GraphRAG-PolarDB(PolarDB)-阿里云帮助中心

This document introduces GraphRAG, a feature of the knowledge platform, and covers knowledge base management, document processing, knowledge graph visualization, knowledge Q&A, and model configuration.

Overview

GraphRAG is a knowledge-enhanced retrieval system built on a graph structure. Its core principle is to parse document content into an entity-relation graph. This graph serves as the foundation for retrieval to answer complex semantic questions that span multiple documents and sections.

GraphRAG includes the following core concepts:

Concept	Description
Workspace	A workspace is the top-level organizational unit in GraphRAG. Data is isolated between workspaces.
Entity	A typed knowledge node, such as a person, organization, location, or event, extracted from a document.
Relation	A semantic edge that connects two entities and describes their association.
Chunk	A text segment created by chunking a document. It is the fundamental data unit for knowledge graph construction and retrieval.

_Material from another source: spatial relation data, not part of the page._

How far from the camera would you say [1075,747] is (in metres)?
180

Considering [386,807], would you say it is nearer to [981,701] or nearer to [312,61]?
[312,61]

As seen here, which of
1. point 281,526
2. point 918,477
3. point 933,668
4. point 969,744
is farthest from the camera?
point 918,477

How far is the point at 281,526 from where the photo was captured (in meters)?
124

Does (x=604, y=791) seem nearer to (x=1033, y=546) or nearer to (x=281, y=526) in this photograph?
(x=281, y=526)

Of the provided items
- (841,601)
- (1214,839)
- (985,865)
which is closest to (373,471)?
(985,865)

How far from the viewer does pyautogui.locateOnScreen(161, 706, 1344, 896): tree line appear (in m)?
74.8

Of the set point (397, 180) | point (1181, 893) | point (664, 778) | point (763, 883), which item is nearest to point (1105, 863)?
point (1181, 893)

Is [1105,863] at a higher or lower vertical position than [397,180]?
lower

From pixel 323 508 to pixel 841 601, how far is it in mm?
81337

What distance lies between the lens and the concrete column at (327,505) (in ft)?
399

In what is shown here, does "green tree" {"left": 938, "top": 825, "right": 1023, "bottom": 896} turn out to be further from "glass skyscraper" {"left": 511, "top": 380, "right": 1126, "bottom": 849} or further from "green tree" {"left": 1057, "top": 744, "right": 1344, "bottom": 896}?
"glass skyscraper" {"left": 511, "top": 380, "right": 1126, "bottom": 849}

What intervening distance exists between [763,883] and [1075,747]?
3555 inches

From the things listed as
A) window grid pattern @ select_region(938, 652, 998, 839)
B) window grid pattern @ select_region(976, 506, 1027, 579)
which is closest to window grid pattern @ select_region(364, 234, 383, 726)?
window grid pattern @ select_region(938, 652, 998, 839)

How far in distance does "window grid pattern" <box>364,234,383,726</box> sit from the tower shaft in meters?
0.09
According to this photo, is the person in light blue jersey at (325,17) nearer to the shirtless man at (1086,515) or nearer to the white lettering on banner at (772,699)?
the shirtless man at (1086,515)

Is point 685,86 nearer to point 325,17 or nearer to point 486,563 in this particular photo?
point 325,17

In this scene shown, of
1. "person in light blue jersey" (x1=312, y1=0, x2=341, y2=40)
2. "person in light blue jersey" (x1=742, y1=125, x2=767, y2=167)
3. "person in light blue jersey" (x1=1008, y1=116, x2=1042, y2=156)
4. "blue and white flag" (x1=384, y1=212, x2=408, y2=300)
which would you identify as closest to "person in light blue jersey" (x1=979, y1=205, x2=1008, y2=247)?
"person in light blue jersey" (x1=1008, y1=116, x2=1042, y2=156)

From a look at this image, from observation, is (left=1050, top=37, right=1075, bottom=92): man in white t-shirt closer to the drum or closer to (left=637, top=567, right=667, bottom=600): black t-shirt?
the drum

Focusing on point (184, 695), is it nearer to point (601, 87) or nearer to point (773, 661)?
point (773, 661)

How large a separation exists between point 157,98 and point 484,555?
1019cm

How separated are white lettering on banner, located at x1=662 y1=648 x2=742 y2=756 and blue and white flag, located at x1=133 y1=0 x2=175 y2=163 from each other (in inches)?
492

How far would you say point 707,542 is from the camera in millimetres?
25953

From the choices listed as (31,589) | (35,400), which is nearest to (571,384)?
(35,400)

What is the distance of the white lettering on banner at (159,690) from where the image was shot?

The GraphRAG processing workflow is as follows:

Document parsing and chunking: After you upload a document, the system uses a parsing engine to extract text, tables, and image content. The system then splits the text into chunks based on the configured parameters and generates an embedding for each chunk.
Knowledge graph construction: The system calls a large language model (LLM) to perform entity extraction and relation extraction on the chunks. The system then writes the extracted entities and relations to a knowledge graph, which is stored using the polar_age graph extension for PolarDB.
Multi-mode retrieval and Q&A: When you ask a question, the system retrieves relevant context from the knowledge graph and vector database based on the selected retrieval mode (such as local mode, global mode, hybrid mode, or mixed retrieval). The LLM then generates an answer.

Knowledge base

Use the Knowledge base page to manage workspaces. A workspace corresponds to an independent collection of documents and a knowledge graph. You can create multiple workspaces to manage documents for different business scenarios.

Create a workspace

In the left-side navigation pane of the GraphRAG page, click Knowledge Base.
Click New Knowledge Base.

In the creation dialog box, configure the following parameters:

Parameter	Description
Name	A unique name for the workspace to identify the document collection. We recommend using a name that reflects your business.
Parsing parameters	Configure document parsing parameters, including the parser type, parsing method, chunk size, and chunk overlap. For details, see Parameter settings.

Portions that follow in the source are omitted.